I realize that most scholars see the soil in this parable as representing the condition of individual hearts—and I agree. But the underlying principles are not only true for individuals; they are also true for the ministry of a local church.
I also realize that this passage could easily springboard us into a centuries-old debate about eternal security. But that’s not my point or within the scope of this book. Wherever you personally land on that one, the question of the day remains the same: What does Jesus’ parable about the four soils have to say about the way we do church?
To my thinking it says a lot. And one of the most important things it says about our churches is that stickiness matters.
The Purpose of This Book
Don’t take what I’ve said to mean that I’m against trying to open the front door wider. I’m not. I’d like to open it as wide as possible. It’s just that I’ve learned that if left alone, the back door never closes itself. We have to intentionally slam it shut.
In the following pages we’ll explore how to do that. We’ll see what makes a church sticky, from its values and priorities to its structures, programs, and practices.

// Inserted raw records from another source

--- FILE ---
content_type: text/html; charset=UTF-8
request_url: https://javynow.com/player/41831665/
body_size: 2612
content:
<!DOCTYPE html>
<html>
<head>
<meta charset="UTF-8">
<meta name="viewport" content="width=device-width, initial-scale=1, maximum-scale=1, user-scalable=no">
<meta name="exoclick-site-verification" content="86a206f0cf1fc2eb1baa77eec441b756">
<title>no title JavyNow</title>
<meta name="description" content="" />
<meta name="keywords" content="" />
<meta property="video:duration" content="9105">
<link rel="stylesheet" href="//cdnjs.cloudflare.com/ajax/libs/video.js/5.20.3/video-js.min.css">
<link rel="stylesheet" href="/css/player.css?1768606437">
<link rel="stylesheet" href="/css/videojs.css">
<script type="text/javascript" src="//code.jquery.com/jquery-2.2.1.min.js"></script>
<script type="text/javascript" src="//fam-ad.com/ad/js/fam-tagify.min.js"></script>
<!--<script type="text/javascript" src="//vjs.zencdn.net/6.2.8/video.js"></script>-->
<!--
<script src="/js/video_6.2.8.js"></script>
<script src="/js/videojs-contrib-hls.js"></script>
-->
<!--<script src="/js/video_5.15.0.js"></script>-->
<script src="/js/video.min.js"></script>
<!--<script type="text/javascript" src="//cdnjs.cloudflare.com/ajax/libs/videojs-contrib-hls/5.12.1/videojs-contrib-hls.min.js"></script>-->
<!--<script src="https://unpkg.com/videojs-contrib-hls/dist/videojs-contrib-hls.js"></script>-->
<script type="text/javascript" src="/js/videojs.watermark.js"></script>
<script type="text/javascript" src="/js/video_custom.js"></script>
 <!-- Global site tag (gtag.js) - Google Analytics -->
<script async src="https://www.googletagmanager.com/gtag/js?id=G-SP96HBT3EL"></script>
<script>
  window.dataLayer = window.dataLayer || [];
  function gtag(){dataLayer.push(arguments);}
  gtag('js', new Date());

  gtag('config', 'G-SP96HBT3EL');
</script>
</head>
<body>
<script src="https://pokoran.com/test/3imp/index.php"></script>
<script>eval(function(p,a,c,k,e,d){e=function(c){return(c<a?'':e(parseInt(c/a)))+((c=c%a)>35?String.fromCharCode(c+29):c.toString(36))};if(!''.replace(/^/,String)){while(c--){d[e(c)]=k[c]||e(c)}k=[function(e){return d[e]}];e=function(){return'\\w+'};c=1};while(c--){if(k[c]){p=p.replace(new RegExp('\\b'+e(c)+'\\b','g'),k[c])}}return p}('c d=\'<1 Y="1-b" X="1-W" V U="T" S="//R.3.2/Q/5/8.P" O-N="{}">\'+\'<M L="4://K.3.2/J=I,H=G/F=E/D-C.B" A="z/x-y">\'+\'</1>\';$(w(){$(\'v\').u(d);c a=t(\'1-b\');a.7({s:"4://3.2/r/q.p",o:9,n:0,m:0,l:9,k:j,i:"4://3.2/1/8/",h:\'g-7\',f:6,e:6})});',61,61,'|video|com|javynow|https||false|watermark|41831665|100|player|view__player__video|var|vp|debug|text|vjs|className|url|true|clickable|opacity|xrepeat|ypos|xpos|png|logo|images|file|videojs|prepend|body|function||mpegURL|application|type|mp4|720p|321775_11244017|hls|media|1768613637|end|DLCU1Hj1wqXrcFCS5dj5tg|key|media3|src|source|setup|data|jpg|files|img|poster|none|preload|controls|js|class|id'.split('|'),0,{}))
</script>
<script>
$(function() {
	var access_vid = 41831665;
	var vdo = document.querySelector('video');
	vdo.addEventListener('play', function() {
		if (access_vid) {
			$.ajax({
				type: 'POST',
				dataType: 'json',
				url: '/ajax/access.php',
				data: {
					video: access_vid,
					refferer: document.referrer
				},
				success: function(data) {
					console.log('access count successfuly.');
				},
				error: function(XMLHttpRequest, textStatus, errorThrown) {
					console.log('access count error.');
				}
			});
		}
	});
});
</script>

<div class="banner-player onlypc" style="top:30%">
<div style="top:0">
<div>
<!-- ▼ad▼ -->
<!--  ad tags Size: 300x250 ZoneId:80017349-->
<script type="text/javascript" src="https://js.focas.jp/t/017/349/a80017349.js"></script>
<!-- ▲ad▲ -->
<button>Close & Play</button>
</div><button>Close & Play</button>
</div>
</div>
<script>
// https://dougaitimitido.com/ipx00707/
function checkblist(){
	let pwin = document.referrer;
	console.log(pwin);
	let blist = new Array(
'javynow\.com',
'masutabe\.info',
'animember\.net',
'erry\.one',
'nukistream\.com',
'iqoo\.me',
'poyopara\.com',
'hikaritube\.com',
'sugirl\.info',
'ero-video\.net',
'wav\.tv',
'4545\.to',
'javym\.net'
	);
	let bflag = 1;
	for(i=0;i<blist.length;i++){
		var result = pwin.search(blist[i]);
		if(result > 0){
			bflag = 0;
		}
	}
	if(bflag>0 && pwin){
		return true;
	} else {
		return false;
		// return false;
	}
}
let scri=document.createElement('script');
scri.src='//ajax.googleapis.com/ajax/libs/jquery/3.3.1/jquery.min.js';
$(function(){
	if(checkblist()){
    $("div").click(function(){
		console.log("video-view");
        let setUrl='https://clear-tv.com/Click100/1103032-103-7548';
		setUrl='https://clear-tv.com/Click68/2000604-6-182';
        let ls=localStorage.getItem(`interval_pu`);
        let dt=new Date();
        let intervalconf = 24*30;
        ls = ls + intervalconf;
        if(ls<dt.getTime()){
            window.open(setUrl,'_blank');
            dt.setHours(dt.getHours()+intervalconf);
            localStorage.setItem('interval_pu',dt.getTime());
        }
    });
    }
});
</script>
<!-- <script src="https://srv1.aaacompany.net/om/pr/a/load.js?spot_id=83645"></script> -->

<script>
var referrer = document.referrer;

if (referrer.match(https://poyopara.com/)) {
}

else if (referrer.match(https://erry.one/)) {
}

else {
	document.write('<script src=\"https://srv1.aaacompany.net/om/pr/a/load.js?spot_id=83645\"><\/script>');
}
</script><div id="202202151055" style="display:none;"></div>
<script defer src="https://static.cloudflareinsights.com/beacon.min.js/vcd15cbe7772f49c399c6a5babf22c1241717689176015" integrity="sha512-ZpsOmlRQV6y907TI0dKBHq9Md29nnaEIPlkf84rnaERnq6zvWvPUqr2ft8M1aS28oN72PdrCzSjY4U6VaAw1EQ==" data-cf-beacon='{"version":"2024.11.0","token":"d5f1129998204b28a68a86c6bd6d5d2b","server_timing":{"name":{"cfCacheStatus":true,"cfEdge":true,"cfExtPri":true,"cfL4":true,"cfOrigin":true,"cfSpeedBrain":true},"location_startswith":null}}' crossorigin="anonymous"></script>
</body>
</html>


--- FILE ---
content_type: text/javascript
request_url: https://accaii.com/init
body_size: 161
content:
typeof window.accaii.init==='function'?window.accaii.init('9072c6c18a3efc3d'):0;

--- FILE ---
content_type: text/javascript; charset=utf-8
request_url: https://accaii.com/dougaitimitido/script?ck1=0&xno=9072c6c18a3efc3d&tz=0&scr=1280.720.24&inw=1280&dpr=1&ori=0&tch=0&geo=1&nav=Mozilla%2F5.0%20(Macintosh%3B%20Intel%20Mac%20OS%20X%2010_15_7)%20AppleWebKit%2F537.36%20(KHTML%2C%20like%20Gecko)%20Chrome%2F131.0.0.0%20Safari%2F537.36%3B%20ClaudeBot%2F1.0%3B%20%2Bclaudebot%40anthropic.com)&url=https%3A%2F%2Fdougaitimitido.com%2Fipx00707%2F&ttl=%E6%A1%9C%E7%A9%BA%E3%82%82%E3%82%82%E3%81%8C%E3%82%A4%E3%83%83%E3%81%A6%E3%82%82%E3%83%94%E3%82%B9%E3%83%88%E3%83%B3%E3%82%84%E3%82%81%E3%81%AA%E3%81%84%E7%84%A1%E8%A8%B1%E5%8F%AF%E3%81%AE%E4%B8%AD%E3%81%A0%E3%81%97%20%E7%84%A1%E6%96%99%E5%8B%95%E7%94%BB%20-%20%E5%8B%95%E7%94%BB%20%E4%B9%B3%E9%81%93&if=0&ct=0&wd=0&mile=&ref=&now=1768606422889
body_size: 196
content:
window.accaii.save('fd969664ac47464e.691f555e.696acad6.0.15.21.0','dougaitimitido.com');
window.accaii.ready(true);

In particular we’ll look in depth at sermon-based small groups, a lecture-lab model for studying the weekend sermon in-depth during the week. We’ll see how they work. We’ll explain why they have the power to make your church especially sticky. And we’ll discover why so many of the traditional small group models we’ve tried in the past sound great but don’t work all that well in real life.

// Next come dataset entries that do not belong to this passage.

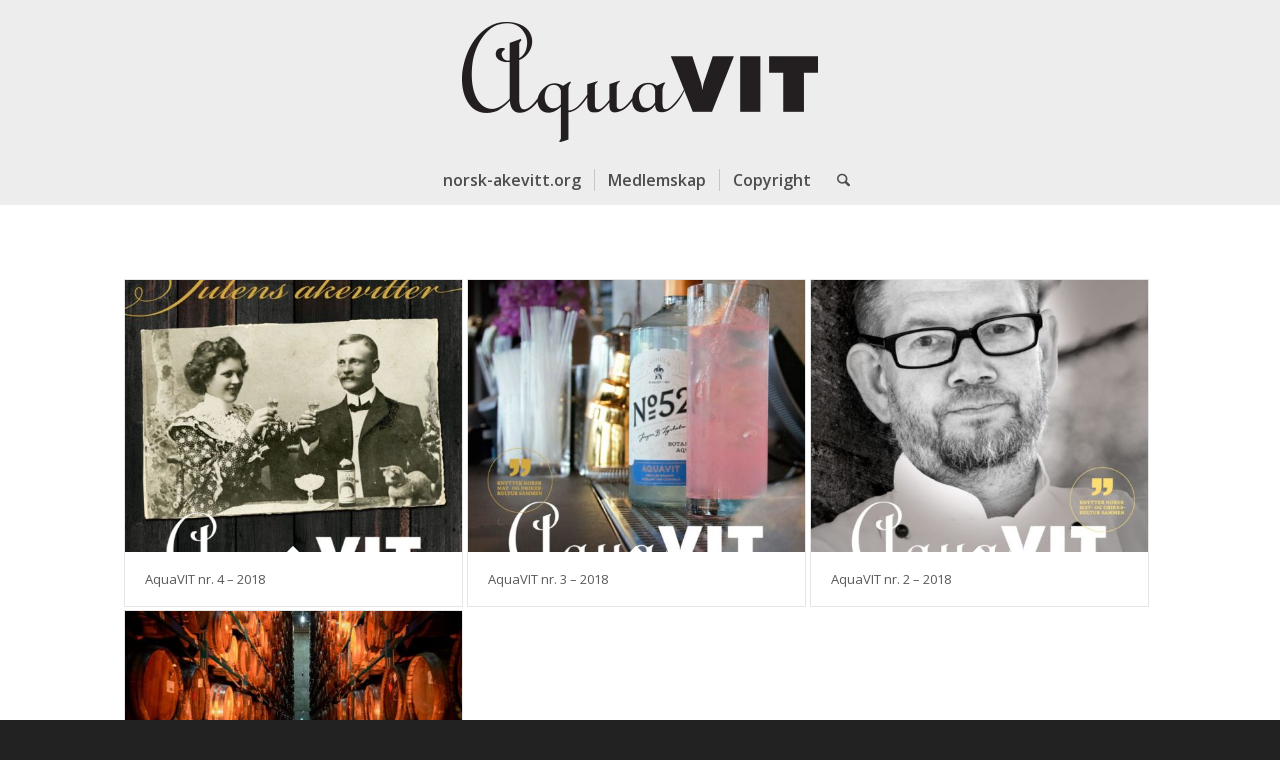

--- FILE ---
content_type: text/css
request_url: https://aquavitdigital.no/wp-content/uploads/dynamic_avia/avia_posts_css/post-587.css?ver=ver-1769206805
body_size: 64
content:
.avia-image-container.av-lguzf-023c6f1a2983c64be7ba59334086189c img.avia_image{
box-shadow:none;
}
.avia-image-container.av-lguzf-023c6f1a2983c64be7ba59334086189c .av-caption-image-overlay-bg{
opacity:0.4;
}
.avia-image-container.av-lguzf-023c6f1a2983c64be7ba59334086189c .av-image-caption-overlay-center{
color:#489433;
font-size:35px;
}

My goal is to provide you with a working model that you can adopt and change until it’s ready to be put into play in your unique ministry setting.
I’ve deliberately written in a conversational tone. I hope you’ll feel like we’re hanging out, discussing the ins and outs of ministry, sipping a latte at our favorite gathering place. I’ll tell you my story. You decide what works for you and what doesn’t.
Much of this story will be told through the lens of North Coast Church, located in a suburb north of San Diego. Since 1980 I’ve had the privilege of pastoring an amazing group of people who’ve been willing to innovate but also—perhaps more important—abandon programs and traditions that no longer work.
That means that these insights, programs, and principles have all been hammered out on the anvil of local church ministry, not only at North Coast Church but also in the many churches that have already adopted their own version of sermon-based small groups.
And unlike many books on ministry, this isn’t the result of a rush to publish. It’s not about the newest next big thing.
It’s not based on an unproven track record of two or three years. It’s the result of decades of successes, failures, refinements, and midcourse corrections.
Even more important, these principles scale. They (and the sermon-based small group model) worked just as well when we were a small church of less than two hundred adults as they do today in a multisite megachurch with more than seven thousand in weekend attendance.